→ Testo fornito
»»

Dopo aver descritto l'accaduto alle forze dell'ordine, il giovane docente ha voluto continuare a denunciare attraverso varie trasmissioni televisive e quotidiani nazionali il disagio e il dolore che un insegnante prova nel momento in cui la scuola costituisce il covo di sentimenti e comportamenti violenti.
Un atto di solidarietà, quello compiuto dal docente partenopeo, nei confronti dei tanti colleghi che ogni giorno, sono vittime di fenomeni di violenza da parte sia degli studenti e come in questo caso, anche dei genitori.
La scuola sta cambiando e il lavoro dell'insegnante è in divenire più difficile e meno tutelato, lo testimonia non solo la storia del professore, ma anche la poca attenzione che il tessuto scolastico italiano ha subito nel corso degli ultimi anni.
Dottor Morabito una violenza inaudita verso di lei per un semplice rimprovero. Come è accaduto tutto questo?
Guardi sono ancora sconvolto! Erano le 16, avevano citofonato e mia madre rispondendo aveva pensato che fossero degli amici.
Io sono sceso dopo dieci minuti, ad aspettarmi sotto casa c'erano quattro persone che dopo avermi chiesto se fossi il professore dell’istituto De Curtis, mi hanno riempito di botte, minacciandomi alla fine di non dire nulla ai carabinieri.
Cosa che io ho fatto subito, perché non voglio abbassare la testa davanti ad un evento così grave.
Cosa ha provato in quel momento e cosa prova adesso?
In quel momento ho provato un senso di grande paura perché ero solo e non riuscivo a capire per quale motivo di tanta violenza nei miei confronti.
Ero davvero solo anche perché ci tengo a precisare che anche il portiere del palazzo sempre presente, in quel momento era assente.
In questo momento sento dentro di me una rabbia immensa, sia per me che per ma per tanti docenti che si sono trovati nella mia soluzione.
Qual è il motivo secondo lei di questa così grave aggressione?
Sicuramente per aver rimproverato il proprio figlio, facendo dei rapporti.

««

→ Voci in ingresso
»»

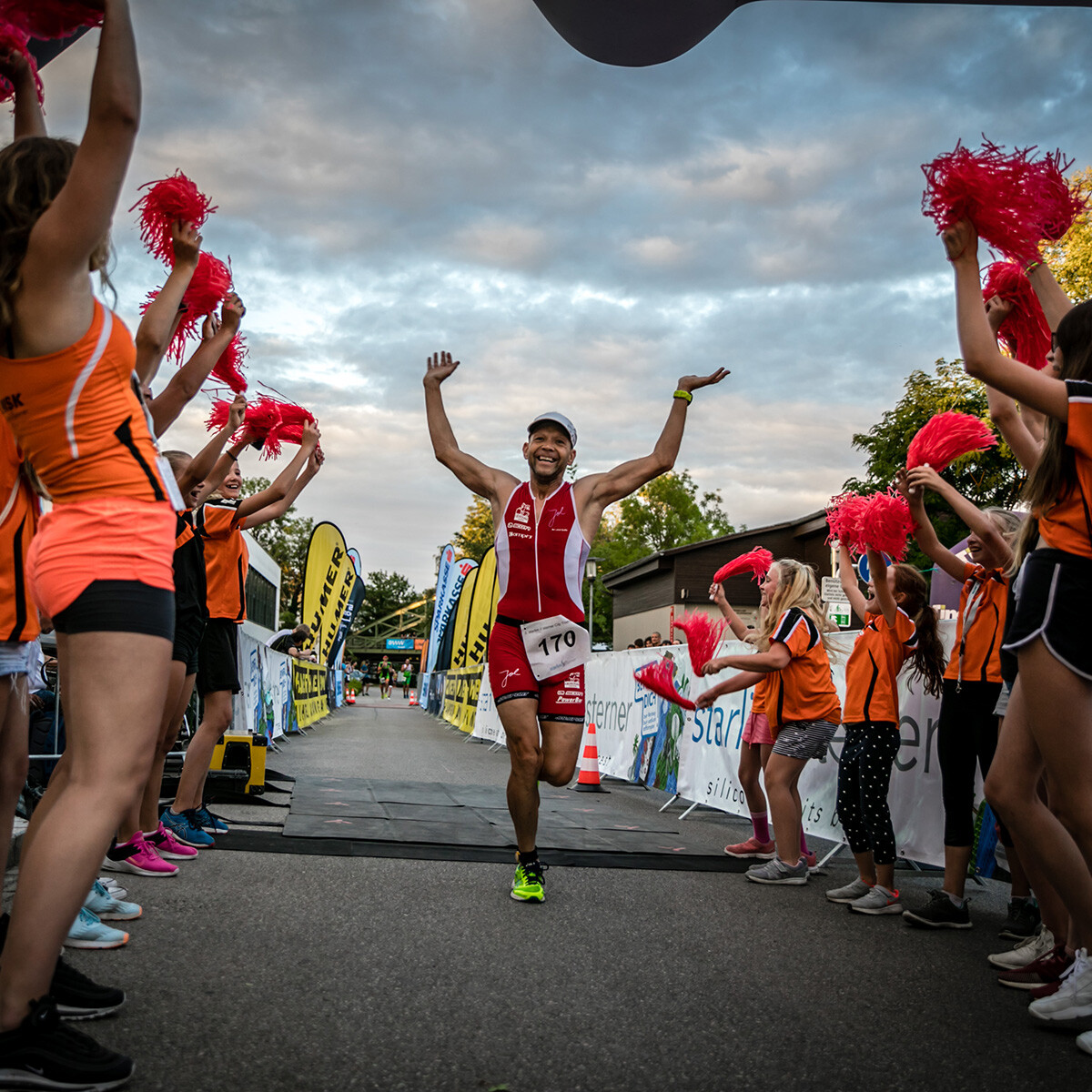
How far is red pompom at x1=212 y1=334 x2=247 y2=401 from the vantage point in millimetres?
4453

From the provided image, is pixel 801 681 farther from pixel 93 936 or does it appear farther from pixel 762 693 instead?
pixel 93 936

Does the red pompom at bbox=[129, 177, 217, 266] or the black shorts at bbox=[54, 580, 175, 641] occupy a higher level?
the red pompom at bbox=[129, 177, 217, 266]

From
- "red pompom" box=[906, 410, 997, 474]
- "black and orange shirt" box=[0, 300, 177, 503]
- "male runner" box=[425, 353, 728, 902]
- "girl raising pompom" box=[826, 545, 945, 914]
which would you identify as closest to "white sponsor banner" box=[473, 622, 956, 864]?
"girl raising pompom" box=[826, 545, 945, 914]

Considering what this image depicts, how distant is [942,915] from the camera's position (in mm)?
4504

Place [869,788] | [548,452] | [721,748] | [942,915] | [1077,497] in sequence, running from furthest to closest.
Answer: [721,748], [548,452], [869,788], [942,915], [1077,497]

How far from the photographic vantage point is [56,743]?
6.96m

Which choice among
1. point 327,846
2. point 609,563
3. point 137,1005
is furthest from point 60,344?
point 609,563

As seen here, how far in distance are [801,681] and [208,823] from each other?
364cm

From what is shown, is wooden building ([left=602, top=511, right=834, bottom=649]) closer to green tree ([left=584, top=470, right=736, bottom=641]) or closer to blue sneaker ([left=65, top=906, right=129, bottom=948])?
green tree ([left=584, top=470, right=736, bottom=641])

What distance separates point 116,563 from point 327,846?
3836 mm

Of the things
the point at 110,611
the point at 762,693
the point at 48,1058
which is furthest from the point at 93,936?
the point at 762,693

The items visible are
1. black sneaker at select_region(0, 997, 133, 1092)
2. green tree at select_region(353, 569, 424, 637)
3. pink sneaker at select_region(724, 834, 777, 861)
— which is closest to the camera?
black sneaker at select_region(0, 997, 133, 1092)

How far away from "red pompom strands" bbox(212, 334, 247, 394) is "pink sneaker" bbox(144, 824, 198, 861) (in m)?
2.34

««

→ Consegne
a) Ricopia senza alcuna modifica il tratto delle voci che va dalla riga contenente "How far from" fino alla fine delle voci, estremi inclusi.
b) Prosegui il testo sull'aggressione al docente napoletano dal punto in cui si interrompe.

→ Esercizi svolti
a)
How far from the photographic vantage point is [56,743]?
6.96m

Which choice among
1. point 327,846
2. point 609,563
3. point 137,1005
is furthest from point 60,344?
point 609,563

As seen here, how far in distance are [801,681] and [208,823] from each other?
364cm

From what is shown, is wooden building ([left=602, top=511, right=834, bottom=649]) closer to green tree ([left=584, top=470, right=736, bottom=641]) or closer to blue sneaker ([left=65, top=906, right=129, bottom=948])?
green tree ([left=584, top=470, right=736, bottom=641])

What distance separates point 116,563 from point 327,846?
3836 mm

Of the things
the point at 110,611
the point at 762,693
the point at 48,1058
which is furthest from the point at 93,936?
the point at 762,693

The items visible are
1. black sneaker at select_region(0, 997, 133, 1092)
2. green tree at select_region(353, 569, 424, 637)
3. pink sneaker at select_region(724, 834, 777, 861)
— which is closest to the camera?
black sneaker at select_region(0, 997, 133, 1092)

How far away from "red pompom strands" bbox(212, 334, 247, 394) is "pink sneaker" bbox(144, 824, 198, 861) (in m)?
2.34

b)
La classe, dove ho lavorato come supplente, era poco scolarizzata, non rispettava le regole e io da buon docente ho cercato di insegnare ai ragazzi questo.
E' veramente qualcosa di brutale un genitore che aggredisce il docente del proprio figlio. Si sente preoccupato nei confronti di questi giovani?
Sono davvero preoccupato, perché tutto questo significa essere senza una famiglia solida alle spalle incapace di educare i propri fogli.
Con dei genitori del genere e facile che i ragazzi rischiano di intraprendere strade delinquenziali, bruciando totalmente il proprio futuro.
La scuola rappresenta una risorsa importante nella formazione degli studenti.
Cosa potrebbe fare in questo caso per prevenire atti di questo genere?
La scuola può fare e deve fare tanto per sensibilizzare gi studenti alla non violenza, attraverso una collaborazione attiva con la famiglia.
Scuola e famiglia sono risorse fondamentali per la crescita dei ragazzi.
Cosa potrebbero invece fare le istituzioni?
I docenti hanno bisogno di un vero supporto da parte delle istituzioni.
Quante volte soprattutto chi è precario si ritrova in una classe senza conoscere gli alunni.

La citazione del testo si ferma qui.